In the beginning of the 2016–17 season, Fonseca was promoted to the reserves by Luís Castro. His senior debut arrived on 24 August 2016, in a 2–1 home win against S.C. Olhanense in the Segunda Liga where he played the full 90 minutes. The following month he signed a contract extension until 2020, although no values of the termination clause were disclosed.

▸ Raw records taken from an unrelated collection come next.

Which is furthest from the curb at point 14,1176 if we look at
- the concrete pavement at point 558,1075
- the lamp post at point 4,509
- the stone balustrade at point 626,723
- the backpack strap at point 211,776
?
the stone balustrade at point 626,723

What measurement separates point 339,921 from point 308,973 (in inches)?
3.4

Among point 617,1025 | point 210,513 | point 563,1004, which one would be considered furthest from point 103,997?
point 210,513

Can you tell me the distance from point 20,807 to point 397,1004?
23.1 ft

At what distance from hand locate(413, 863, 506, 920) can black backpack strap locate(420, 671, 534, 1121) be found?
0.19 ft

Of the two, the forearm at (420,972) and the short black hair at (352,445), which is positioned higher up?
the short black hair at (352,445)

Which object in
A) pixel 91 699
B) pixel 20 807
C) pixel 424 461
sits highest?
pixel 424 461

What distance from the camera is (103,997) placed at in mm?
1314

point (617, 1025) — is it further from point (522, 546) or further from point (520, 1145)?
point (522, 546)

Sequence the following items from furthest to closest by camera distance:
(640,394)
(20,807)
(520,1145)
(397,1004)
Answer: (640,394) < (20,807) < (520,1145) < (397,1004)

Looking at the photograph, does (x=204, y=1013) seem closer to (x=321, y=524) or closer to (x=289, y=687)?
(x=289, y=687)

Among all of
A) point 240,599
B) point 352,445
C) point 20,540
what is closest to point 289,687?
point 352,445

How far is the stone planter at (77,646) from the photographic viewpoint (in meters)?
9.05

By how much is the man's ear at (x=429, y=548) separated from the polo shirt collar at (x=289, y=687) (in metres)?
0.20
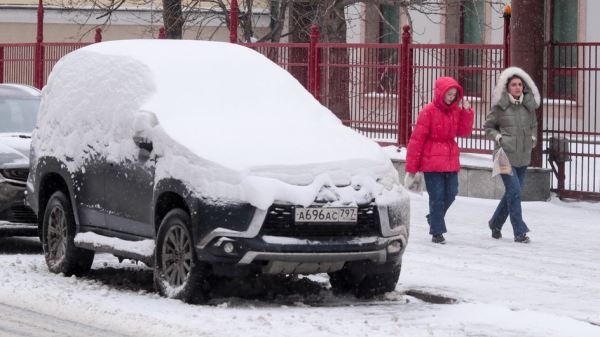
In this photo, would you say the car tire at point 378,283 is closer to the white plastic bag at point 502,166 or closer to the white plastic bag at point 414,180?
the white plastic bag at point 414,180

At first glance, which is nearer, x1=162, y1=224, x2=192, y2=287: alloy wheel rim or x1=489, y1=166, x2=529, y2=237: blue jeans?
x1=162, y1=224, x2=192, y2=287: alloy wheel rim

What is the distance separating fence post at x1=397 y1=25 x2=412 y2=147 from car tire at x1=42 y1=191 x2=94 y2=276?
7.89 m

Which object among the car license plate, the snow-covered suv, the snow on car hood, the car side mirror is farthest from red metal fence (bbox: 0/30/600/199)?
the car side mirror

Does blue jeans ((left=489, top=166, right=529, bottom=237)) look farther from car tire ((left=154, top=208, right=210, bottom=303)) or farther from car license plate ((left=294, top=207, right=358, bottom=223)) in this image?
car tire ((left=154, top=208, right=210, bottom=303))

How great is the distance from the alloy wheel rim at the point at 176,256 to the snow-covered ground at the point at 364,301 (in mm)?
191

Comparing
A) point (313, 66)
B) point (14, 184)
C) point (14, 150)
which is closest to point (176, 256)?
point (14, 184)

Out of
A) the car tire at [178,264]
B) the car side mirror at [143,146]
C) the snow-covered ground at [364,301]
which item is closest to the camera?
the snow-covered ground at [364,301]

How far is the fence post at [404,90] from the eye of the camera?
20531 mm

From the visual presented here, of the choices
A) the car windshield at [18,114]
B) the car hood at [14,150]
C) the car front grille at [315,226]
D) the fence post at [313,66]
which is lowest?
the car front grille at [315,226]

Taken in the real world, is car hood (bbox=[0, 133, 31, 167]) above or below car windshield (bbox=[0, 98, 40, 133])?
below

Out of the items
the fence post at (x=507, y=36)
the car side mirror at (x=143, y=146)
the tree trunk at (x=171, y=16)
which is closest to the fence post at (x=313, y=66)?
the fence post at (x=507, y=36)

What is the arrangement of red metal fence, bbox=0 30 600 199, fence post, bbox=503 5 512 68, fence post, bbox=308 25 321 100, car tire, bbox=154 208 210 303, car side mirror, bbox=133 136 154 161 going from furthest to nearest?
fence post, bbox=308 25 321 100 → fence post, bbox=503 5 512 68 → red metal fence, bbox=0 30 600 199 → car side mirror, bbox=133 136 154 161 → car tire, bbox=154 208 210 303

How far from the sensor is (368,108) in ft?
69.6

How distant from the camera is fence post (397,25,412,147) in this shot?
20.5 meters
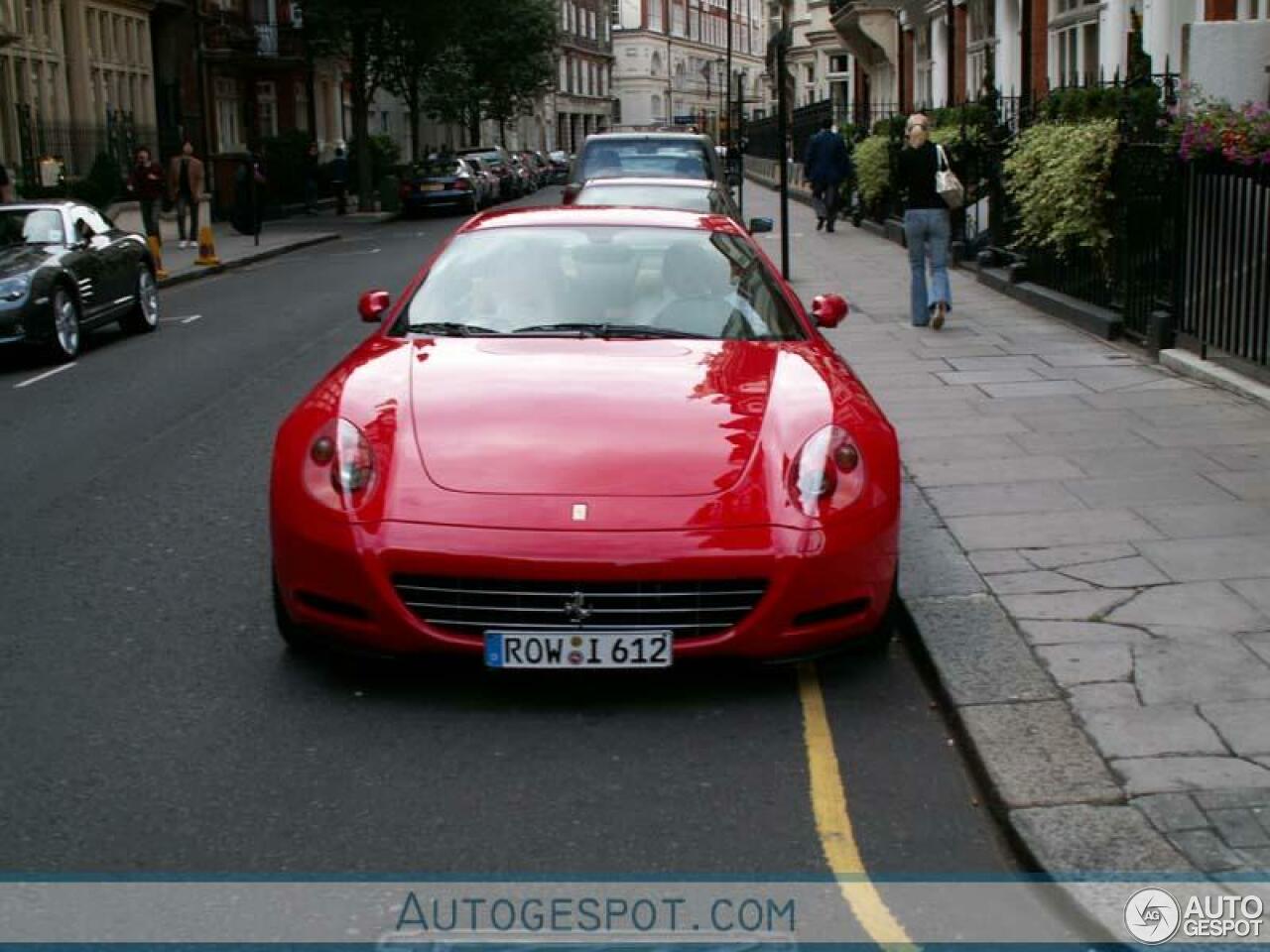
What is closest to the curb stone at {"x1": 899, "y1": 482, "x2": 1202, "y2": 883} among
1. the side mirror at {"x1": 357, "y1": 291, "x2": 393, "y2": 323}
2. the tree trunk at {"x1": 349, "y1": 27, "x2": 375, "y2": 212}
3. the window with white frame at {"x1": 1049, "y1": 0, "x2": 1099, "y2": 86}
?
the side mirror at {"x1": 357, "y1": 291, "x2": 393, "y2": 323}

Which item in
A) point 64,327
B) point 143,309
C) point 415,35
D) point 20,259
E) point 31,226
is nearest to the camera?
point 64,327

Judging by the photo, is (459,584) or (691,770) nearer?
(691,770)

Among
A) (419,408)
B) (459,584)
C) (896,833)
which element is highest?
(419,408)

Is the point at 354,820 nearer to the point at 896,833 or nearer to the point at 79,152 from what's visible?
the point at 896,833

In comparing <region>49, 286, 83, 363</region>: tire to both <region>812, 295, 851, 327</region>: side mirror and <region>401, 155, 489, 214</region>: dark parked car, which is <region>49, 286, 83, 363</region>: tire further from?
<region>401, 155, 489, 214</region>: dark parked car

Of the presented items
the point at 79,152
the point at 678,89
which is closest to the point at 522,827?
the point at 79,152

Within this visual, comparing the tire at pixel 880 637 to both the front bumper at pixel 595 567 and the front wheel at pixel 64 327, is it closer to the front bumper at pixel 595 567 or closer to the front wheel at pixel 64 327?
the front bumper at pixel 595 567

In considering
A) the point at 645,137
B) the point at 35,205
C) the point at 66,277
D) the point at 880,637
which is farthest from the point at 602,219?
the point at 645,137

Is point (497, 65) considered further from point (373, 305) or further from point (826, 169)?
point (373, 305)

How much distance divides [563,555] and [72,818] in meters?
1.55

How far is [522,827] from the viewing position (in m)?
4.26

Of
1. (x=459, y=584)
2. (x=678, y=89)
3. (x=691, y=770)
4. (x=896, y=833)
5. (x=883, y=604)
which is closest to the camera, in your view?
(x=896, y=833)

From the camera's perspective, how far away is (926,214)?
14227mm

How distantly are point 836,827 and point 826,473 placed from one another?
1.36 meters
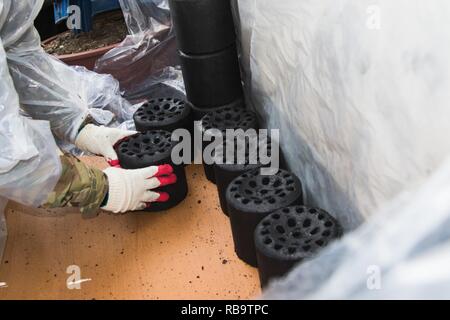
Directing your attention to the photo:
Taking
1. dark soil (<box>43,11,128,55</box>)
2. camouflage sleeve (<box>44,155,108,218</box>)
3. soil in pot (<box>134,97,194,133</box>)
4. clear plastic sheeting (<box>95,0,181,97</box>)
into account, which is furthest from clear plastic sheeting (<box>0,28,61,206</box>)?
dark soil (<box>43,11,128,55</box>)

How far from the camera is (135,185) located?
127 centimetres

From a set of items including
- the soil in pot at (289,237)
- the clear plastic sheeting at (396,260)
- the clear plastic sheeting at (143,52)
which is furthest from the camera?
the clear plastic sheeting at (143,52)

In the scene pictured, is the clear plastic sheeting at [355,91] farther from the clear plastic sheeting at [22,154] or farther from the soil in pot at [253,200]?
the clear plastic sheeting at [22,154]

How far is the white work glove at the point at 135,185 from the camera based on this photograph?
1250 millimetres

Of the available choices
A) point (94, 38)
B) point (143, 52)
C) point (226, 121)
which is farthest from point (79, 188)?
point (94, 38)

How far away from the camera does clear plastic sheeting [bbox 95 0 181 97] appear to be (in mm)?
1986

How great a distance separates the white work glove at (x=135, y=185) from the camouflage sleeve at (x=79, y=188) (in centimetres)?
2

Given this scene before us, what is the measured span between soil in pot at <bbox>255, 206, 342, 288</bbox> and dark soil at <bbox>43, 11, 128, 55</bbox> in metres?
1.43

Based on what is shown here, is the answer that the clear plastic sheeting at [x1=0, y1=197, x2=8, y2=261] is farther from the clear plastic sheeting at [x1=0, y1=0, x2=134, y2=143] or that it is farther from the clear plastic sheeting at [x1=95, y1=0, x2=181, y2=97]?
the clear plastic sheeting at [x1=95, y1=0, x2=181, y2=97]

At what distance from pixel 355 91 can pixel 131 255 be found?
70 centimetres

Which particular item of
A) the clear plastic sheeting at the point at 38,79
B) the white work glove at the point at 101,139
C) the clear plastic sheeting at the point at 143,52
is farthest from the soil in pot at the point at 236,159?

Fonseca played his first match in the Primeira Liga on 6 May 2017, profiting from the absence of the suspended Maxi Pereira and featuring the entire 1–1 away draw with C.S. Marítimo. For the following campaign, he was loaned to fellow top-division team G.D. Estoril Praia.

===Gil Vicente===
On 30 August 2019, Fonseca ended his decade-long link to Porto by signing for Gil Vicente F.C. as a replacement for Kellyton. He made his debut two weeks later, in a 2–0 loss at S.L. Benfica.

On 8 March 2020, Fonseca suffered a serious left ankle injury against C.D. Santa Clara, and had to wait for surgery due to the COVID-19 pandemic that had also postponed the top-flight season.

===Paços Ferreira===
Fonseca joined F.C. Paços de Ferreira on a three-year contract in September 2020. On 15 February 2023, he left by mutual consent.

===AVS===
On 8 July 2023, Fonseca agreed to a two-year deal with recently founded second-tier AVS Futebol SAD. When it expired, with the club by then in the main division, he left after failing to agree new terms.

===Leixões===
On 31 January 2026, the free agent Fonseca joined Leixões S.C. in the second tier.

==International career==
Aged 19, Fonseca was selected by manager Rui Jorge for his 2016 Summer Olympics squad due to Fábio Sturgeon's injury. He was first-choice during the competition in Brazil, in an eventual quarter-final exit.

Fonseca earned his first cap for the under-21 side on 2 September 2016, in a 0–0 home draw against Israel in the 2017 UEFA European Under-21 Championship qualifiers.